Frantically she picked up the phone, and brought it into the living room, where her attacker had made himself at home.
“This,” she pointed to the phone, “is my boyfriend asking where I am.”
The attacker, a clean-cut man with his government ID still hanging around his neck, looked at her intently. He seemed unsure if this was true.
“He is about three blocks away, and he is expecting dinner,” she said, in a very serious tone. “If he shows up and you are here, then I am not responsible.”
My friend is an unbelievably good actress and the attacker was convinced.
Somehow, by the grace of God, he left her home.
A few years later, she went to a conference about sexual harassment.
My friend hit it off with another woman in attendance.
They got to talking, and my friend shared her story about that horrible night.
“Oh my God,” said the other woman. “Are you talking about—”
With that, she named the attacker.
“Yes!” said my friend. “Why?”
“Because he did the exact same thing to me!”
“What?”
“Yes, I had to jump out of a moving car to escape him.”
Chills ran down my body as I registered the import of this story.
I recalled what I knew about sexual assault: It’s usually not the boogeyman, but rather someone you know. A friend, a family member, a trusted member of the community, a person in authority. Even an acquaintance.
Add “potential employer” to that list.
My friend told me another story, about how she used to work in human resources, way back in the day.
There were always men in charge, men who held “parties” where women “voluntarily” attended to sleep their way to the top.
Men who protected her against other men who insisted she attend a “business conference” to “take notes,” then confessed they “dreamed of seeing your hair on the pillow next to me.”
Her protector at that time said, “If he ever tries that with you again, you tell me.”

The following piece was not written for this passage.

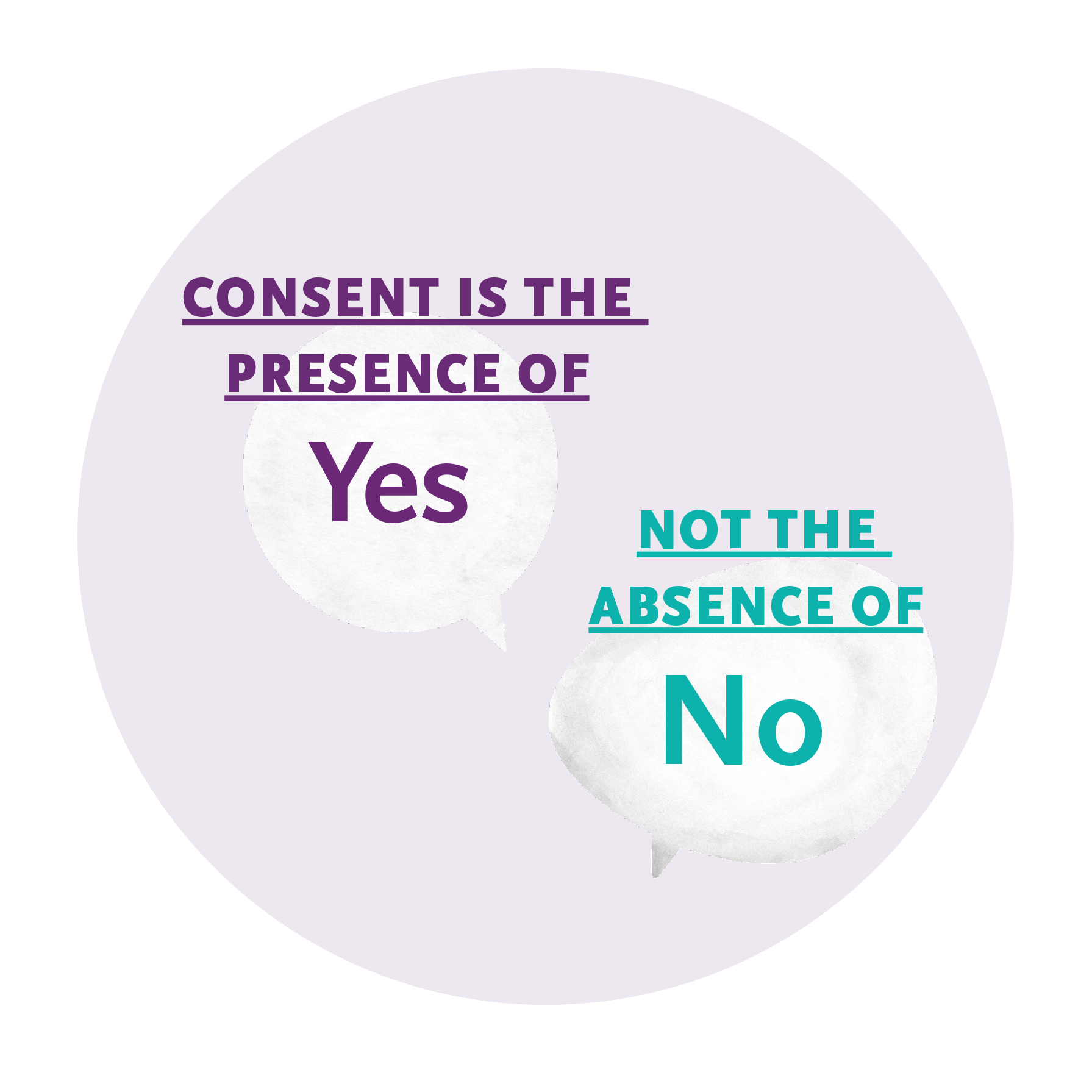 Consent is the presence of yes, not the absence of no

So who are the women who deserve it, exactly?
Are they the ones who are “inherently slutty?”
Are they the ones who get drunk and pass out?
Are they the ones who run away from home, sometimes to escape the fathers and brothers who rape them?
Are they the ones who work as prostitutes or make porn?
Are they the ones who have career ambitions?
Are they the ones who want to work in Hollywood?
Are they bad girlfriends, bad mothers, terrible wives?
Did they make a wrong turn into an alley?
Should they have learned mixed martial arts?
Should they pack a gun, legally?
What are the women of the world to do?
Should they pay a man to protect them?
Should we always walk in a pack?
Stay out of the park?
Confine ourselves to busy streets, in daylight–no parking garages or parking lots or stairwells?
It is easy to believe that “some women deserve it.”
The belief makes you feel safer, I think.
If it’s their fault, then you have at least a tiny measure of comfort.
But the truth is, if someone gets a thrill from being a sexual predator, then they will find a way to attack.
What the victims do to prevent them can only go so far.